WORK INSTRUCTIONS: Extract every line of the records below that contains the word "small", matching case exactly.

DATA SECTION:

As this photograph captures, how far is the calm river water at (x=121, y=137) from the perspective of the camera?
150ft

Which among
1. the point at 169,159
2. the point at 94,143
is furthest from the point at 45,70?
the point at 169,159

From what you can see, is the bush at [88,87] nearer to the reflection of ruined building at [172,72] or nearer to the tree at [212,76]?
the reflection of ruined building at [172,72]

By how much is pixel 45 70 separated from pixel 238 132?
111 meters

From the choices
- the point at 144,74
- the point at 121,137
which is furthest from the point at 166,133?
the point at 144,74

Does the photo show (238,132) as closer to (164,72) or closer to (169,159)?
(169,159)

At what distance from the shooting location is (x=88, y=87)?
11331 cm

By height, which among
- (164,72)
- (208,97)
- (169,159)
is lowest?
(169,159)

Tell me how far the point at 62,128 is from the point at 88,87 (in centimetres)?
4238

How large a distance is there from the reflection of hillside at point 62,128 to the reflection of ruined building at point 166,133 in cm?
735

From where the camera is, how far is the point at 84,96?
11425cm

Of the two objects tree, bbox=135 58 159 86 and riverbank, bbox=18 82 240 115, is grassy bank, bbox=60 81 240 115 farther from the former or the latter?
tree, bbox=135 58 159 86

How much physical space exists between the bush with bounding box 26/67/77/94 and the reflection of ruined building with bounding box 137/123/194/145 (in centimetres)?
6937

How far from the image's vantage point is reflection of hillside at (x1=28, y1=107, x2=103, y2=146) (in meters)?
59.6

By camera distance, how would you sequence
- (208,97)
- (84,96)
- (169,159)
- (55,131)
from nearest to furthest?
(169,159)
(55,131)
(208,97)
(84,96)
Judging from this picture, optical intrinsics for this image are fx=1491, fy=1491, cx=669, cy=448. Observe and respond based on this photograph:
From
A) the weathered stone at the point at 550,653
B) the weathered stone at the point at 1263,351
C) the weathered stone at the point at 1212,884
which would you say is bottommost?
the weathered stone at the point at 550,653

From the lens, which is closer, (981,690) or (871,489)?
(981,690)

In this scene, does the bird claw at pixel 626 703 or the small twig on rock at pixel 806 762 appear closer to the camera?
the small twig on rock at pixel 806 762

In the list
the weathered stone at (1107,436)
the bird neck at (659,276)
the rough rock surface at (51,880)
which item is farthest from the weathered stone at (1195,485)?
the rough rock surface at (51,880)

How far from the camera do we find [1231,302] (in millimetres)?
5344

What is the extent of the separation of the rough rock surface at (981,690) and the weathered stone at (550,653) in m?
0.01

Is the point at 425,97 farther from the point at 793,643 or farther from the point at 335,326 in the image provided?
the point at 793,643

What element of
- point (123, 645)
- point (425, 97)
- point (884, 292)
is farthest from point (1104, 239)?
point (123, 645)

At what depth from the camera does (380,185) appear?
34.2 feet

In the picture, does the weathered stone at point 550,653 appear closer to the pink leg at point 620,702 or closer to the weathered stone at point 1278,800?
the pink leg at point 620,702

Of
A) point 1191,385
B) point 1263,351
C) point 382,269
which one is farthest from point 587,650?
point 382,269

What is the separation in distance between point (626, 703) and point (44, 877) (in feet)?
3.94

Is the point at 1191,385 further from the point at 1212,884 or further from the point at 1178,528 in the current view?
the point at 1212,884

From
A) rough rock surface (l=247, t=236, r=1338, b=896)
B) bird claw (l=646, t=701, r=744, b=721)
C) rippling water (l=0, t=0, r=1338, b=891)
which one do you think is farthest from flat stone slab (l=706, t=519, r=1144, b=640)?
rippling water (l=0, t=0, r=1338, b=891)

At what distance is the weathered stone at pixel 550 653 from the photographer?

FINISHED TASK:
In this scene, does the bird claw at pixel 626 703 or the small twig on rock at pixel 806 762 appear closer to the camera?
the small twig on rock at pixel 806 762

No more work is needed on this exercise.